Goal of the exercise ▸ Return the listing exactly as it appears, but strip out the images.

──────── Given entries

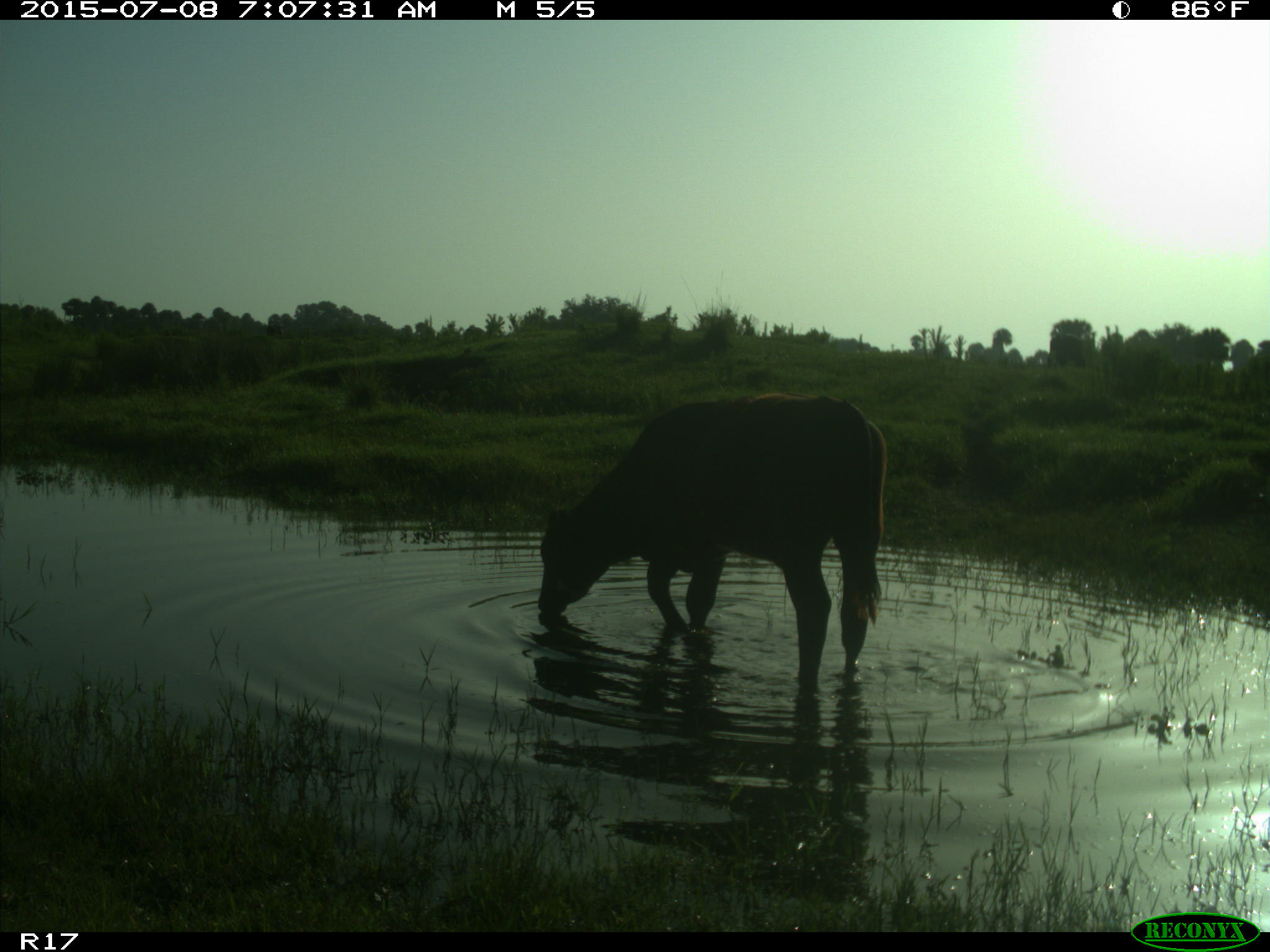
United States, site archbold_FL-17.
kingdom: Animalia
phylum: Chordata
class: Mammalia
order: Artiodactyla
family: Bovidae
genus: Bos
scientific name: Bos taurus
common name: domestic cow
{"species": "Bos taurus (domestic cow)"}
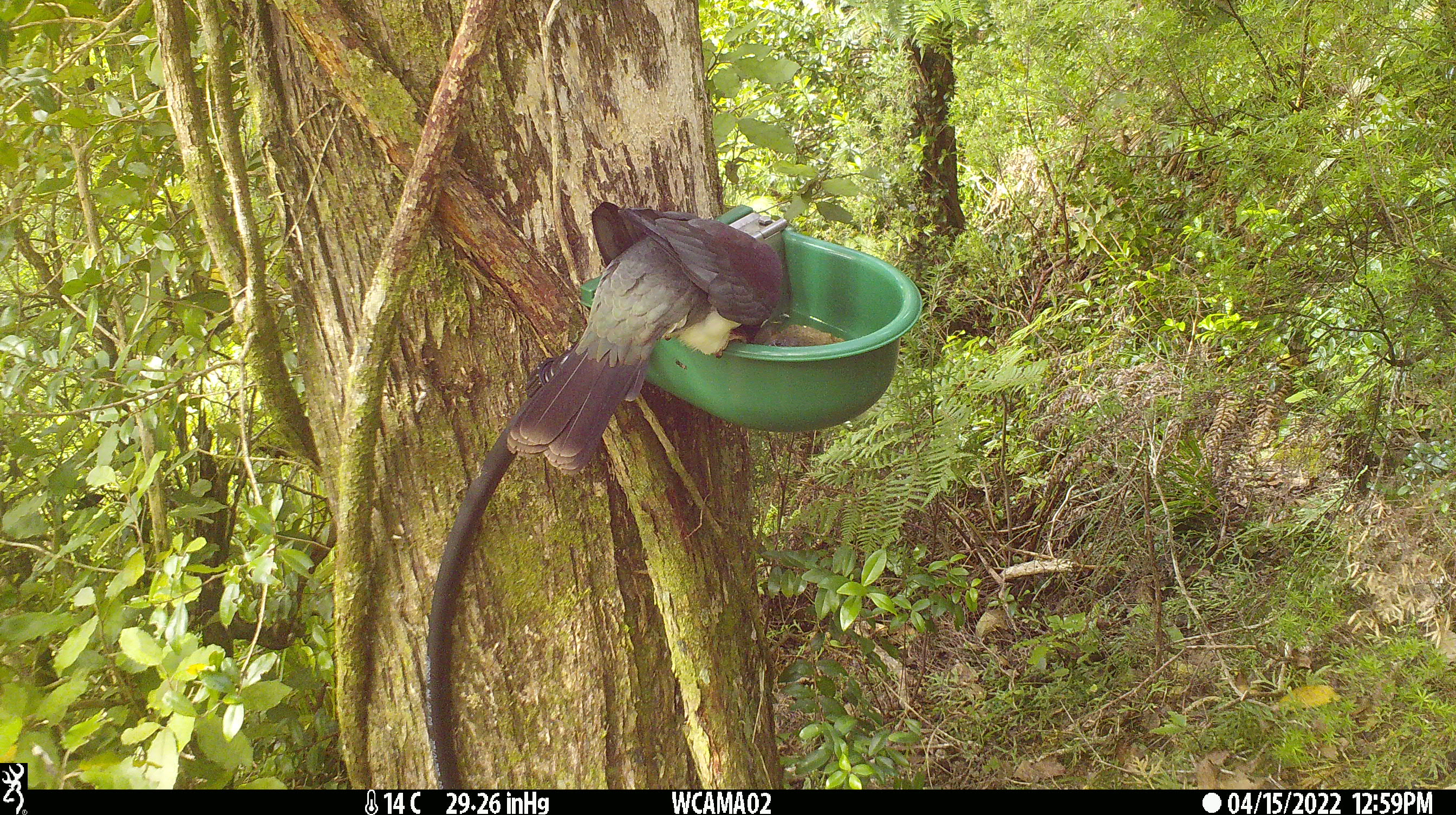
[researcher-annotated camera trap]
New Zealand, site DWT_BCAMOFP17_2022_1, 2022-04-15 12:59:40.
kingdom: Animalia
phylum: Chordata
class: Aves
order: Columbiformes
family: Columbidae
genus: Hemiphaga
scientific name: Hemiphaga novaeseelandiae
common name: new zealand pigeon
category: kereru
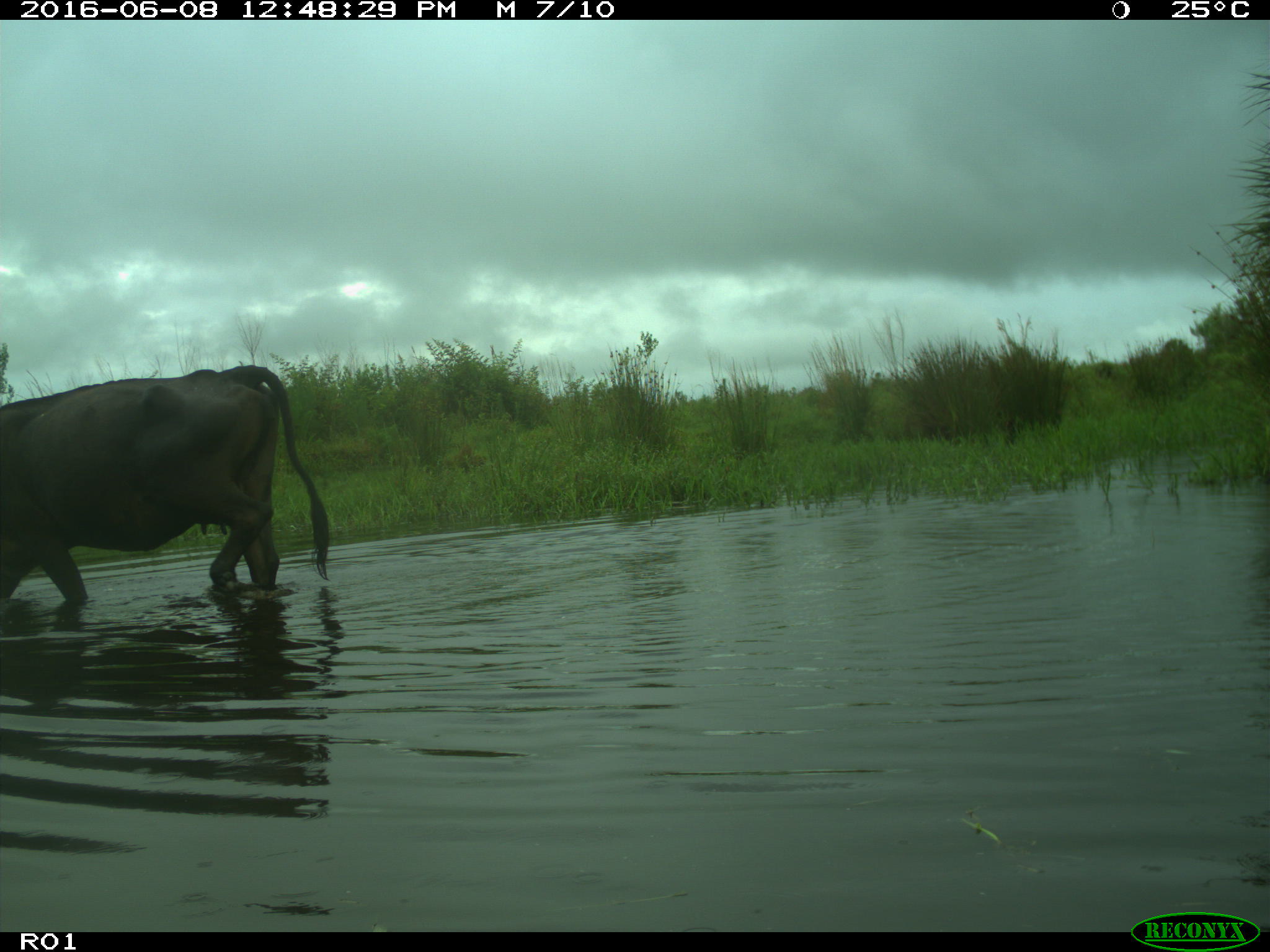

────────────────

Answer box ▸
United States, site archbold_FL-17.
kingdom: Animalia
phylum: Chordata
class: Mammalia
order: Artiodactyla
family: Bovidae
genus: Bos
scientific name: Bos taurus
common name: domestic cow
{"species": "Bos taurus (domestic cow)"}
[researcher-annotated camera trap]
New Zealand, site DWT_BCAMOFP17_2022_1, 2022-04-15 12:59:40.
kingdom: Animalia
phylum: Chordata
class: Aves
order: Columbiformes
family: Columbidae
genus: Hemiphaga
scientific name: Hemiphaga novaeseelandiae
common name: new zealand pigeon
category: kereru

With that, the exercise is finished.